Authors: Hong Jo Lee, Kyung Youn Lee, Kyung Min Jung, Kyung Je Park, Ko On Lee, Jeong-Yong Suh, Yongxiu Yao, Venugopal Nair, Jae Yong Han

Published: 2017-12-01

Everything You Need To Know

How does gene editing make chickens resistant to avian leukosis virus (ALV-J)?

Scientists are using CRISPR-Cas9 technology to modify the chicken genome, specifically targeting the chicken Na+/H+ exchanger type 1 (chNHE1) receptor. By editing the chNHE1 gene, particularly a specific amino acid called tryptophan 38 (Trp38), they can prevent the avian leukosis virus subgroup J (ALV-J) from attaching to and entering the chicken cells, thus making the chickens resistant to the virus. This method alters the host's genes to prevent viral entry and replication.

How does avian leukosis virus subgroup J (ALV-J) infect chicken cells?

The avian leukosis virus subgroup J (ALV-J) enters chicken cells by attaching to the chicken Na+/H+ exchanger type 1 (chNHE1) receptor on the cell surface. This receptor acts as a doorway for the virus. Once attached, the virus penetrates the cell and begins to replicate. By modifying the chNHE1 receptor using CRISPR-Cas9, scientists disrupt the virus's ability to bind and enter the cell, thus preventing infection.

Can you explain how the CRISPR-Cas9 system works to modify the chicken genome?

The CRISPR-Cas9 system works by using a guide RNA to direct the Cas9 enzyme to a specific location on the chicken's DNA, such as the chNHE1 gene. The Cas9 enzyme then cuts the DNA at this targeted site. The cell's natural repair mechanisms kick in to repair the cut, which can either disrupt the gene entirely, creating insertions or deletions (indels), or incorporate a new DNA sequence. By targeting the tryptophan 38 (Trp38) amino acid on the chNHE1 receptor, scientists can significantly reduce the virus's ability to infect cells.

What are the potential long-term implications and considerations for using gene-edited chickens in the poultry industry?
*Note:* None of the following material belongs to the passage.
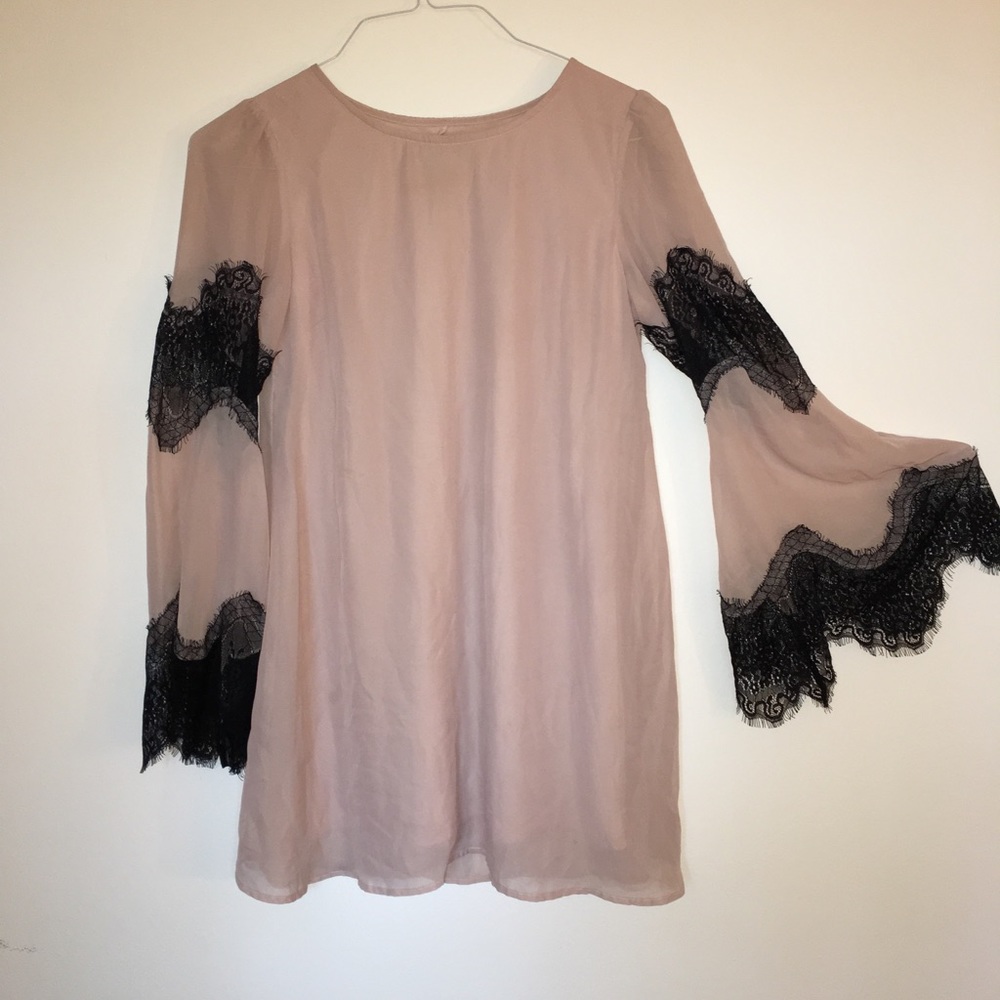 Light pink and black dress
While gene editing shows promise in creating chickens resistant to avian leukosis virus subgroup J (ALV-J), it's crucial to assess potential long-term effects on other important traits like growth rate, egg production, and immune function. Further research is needed to ensure that these genetic modifications do not inadvertently affect these traits. Additionally, public acceptance and regulatory approval of genetically modified poultry will be critical for widespread implementation.

Why is gene editing being explored as a solution to avian leukosis virus subgroup J (ALV-J), and what makes it different from traditional methods of disease control?

Avian leukosis virus subgroup J (ALV-J) has been a persistent threat because all chicken lines studied to date are susceptible to ALV infection, causing significant economic losses in the poultry industry worldwide since its emergence in the late 1980s. Traditional methods like biosecurity, vaccinations, and culling have not been fully effective due to the virus's ability to spread horizontally and vertically. Gene editing offers a new strategy by creating chickens inherently resistant to ALV-J, reducing reliance on these less effective methods.